What impact will the Pope’s new poaching project have on the Anglican Communion?
“Pope Benedict’s sudden move is bound to have a negative impact on ecumenical dialogue between the two communions. It may attract some of the Catholic wing and perhaps some evangelicals, although they tend to prefer the option of Orthodoxy with its pattern of local bishops without the centralised control structure,” writes Dr Timothy Bradshaw, a Tutor in Doctrine at Regent’s Park College, Oxford, and member of the Anglican Orthodox Theological Commission. “Anything that weakens the Church of England, at a time of real embattlement with radically secularist agendas now under way, must ultimately be a bad thing for the nation from a Christian perspective.”
There is one prediction which brings a smile to my face: “If Rome does remove a significant body of conservative Anglicans, it will be left with a liberal Anglican communion with which to hold dialogue.”
Ruth Gledhill adds: “Meanwhile, the Church of England will recapture the moral high ground in the eyes of the secular, English-speaking world by consecrating women bishops. It might even liberalise its position on homosexuality.”
So the Pope’s poaching initiative might move the CofE farther toward a progressive stance by reducing the conservative opposition to women bishops and gay Anglicans. Talk about unintended consequences. Or perhaps not.

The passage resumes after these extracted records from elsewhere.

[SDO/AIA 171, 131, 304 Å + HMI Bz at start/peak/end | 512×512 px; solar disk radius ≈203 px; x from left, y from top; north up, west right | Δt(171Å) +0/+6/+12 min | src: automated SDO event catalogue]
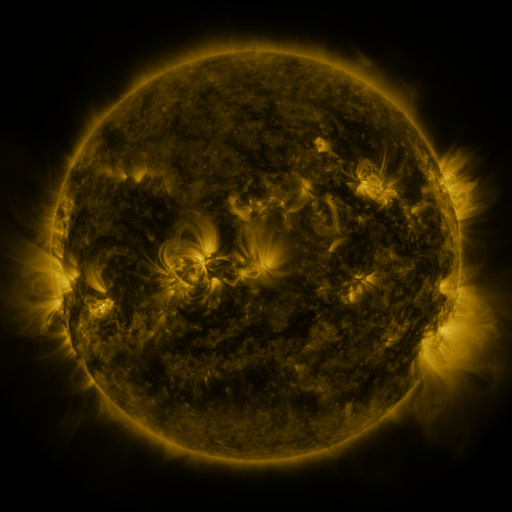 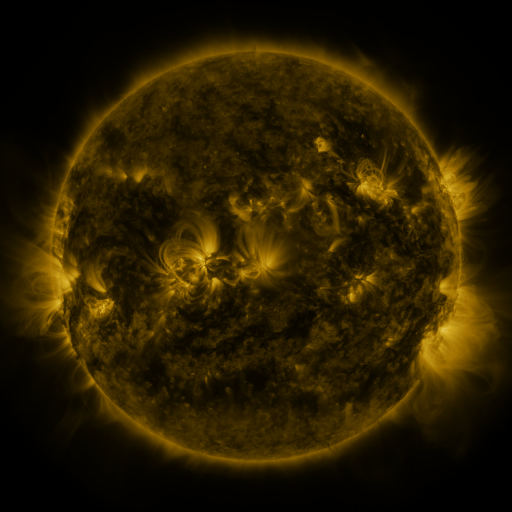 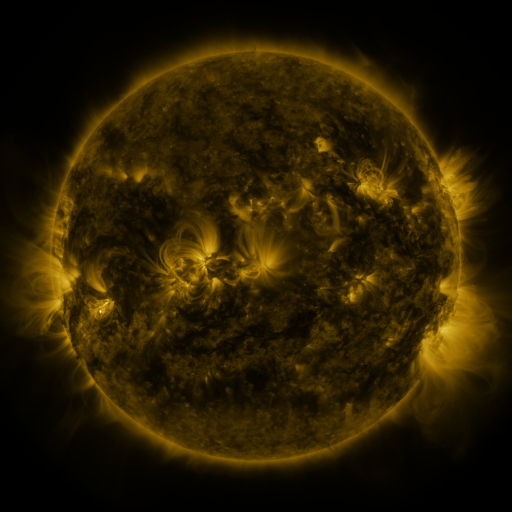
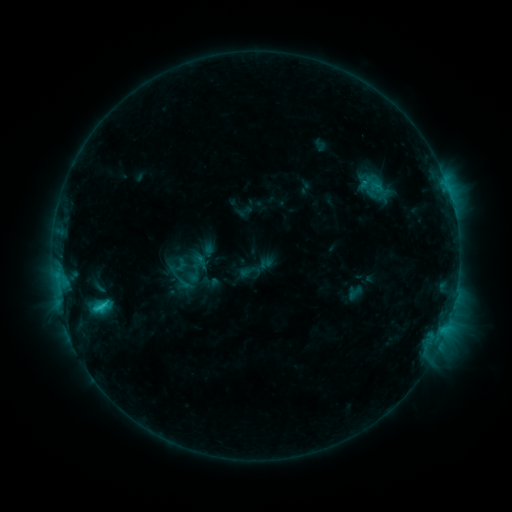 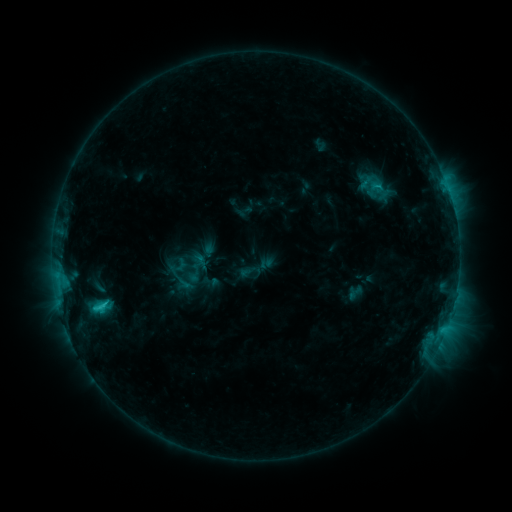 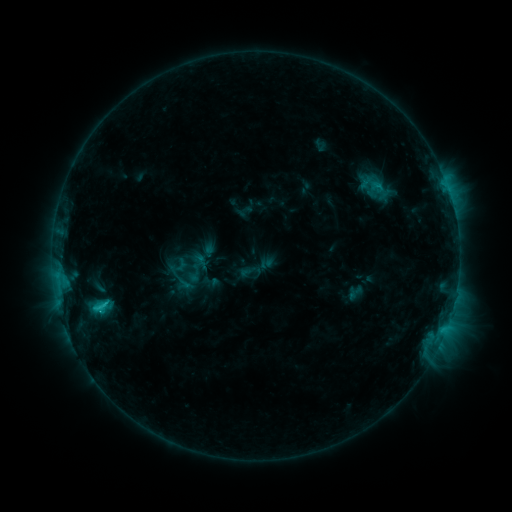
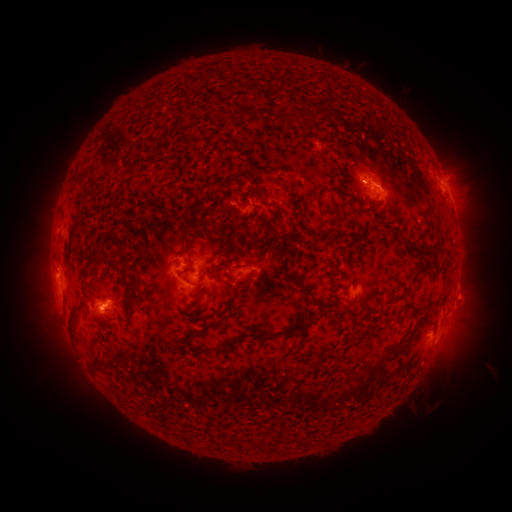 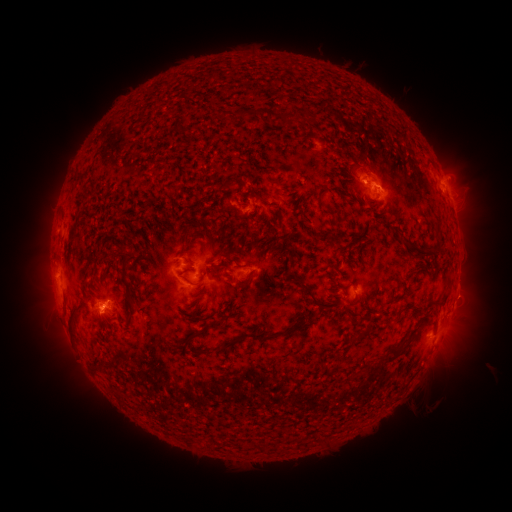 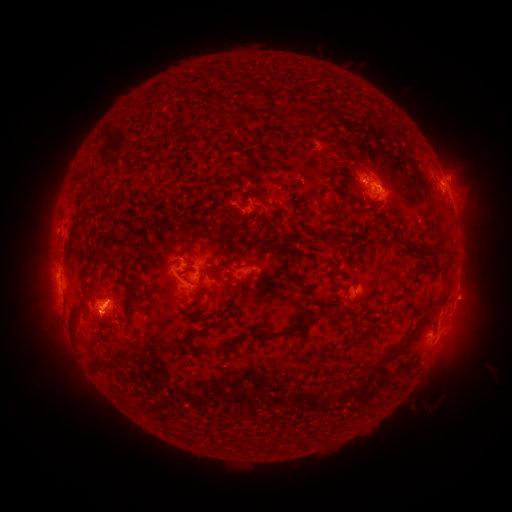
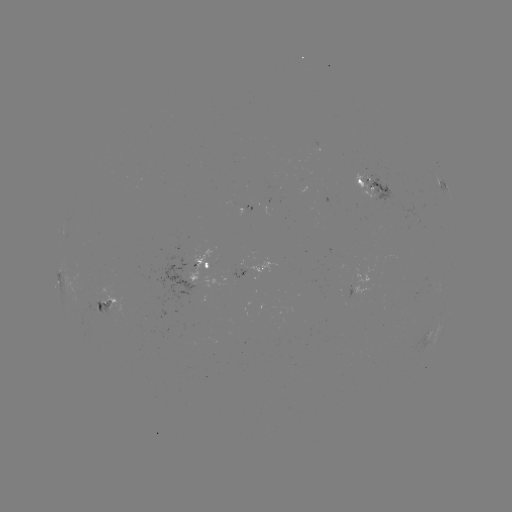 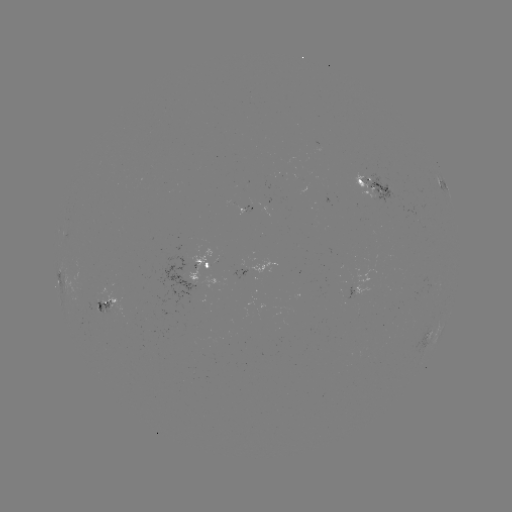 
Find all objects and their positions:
eruption: (468, 297)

The current pope seems bent on reshaping his church, marching backward to the theological standards of the past. He seems focused on a more conservative church composed of true believers, people who will vote their faith even if elected to political office. Had this pope been in office during the 1960 campaign, John F. Kennedy would never have been elected president. By becoming the church of Conservative Catholics in the UK, the pope leaves the door wide open for the CofE to become the church of Progressive Catholics in the UK. That opportunity may be the most important effect of the pope’s move.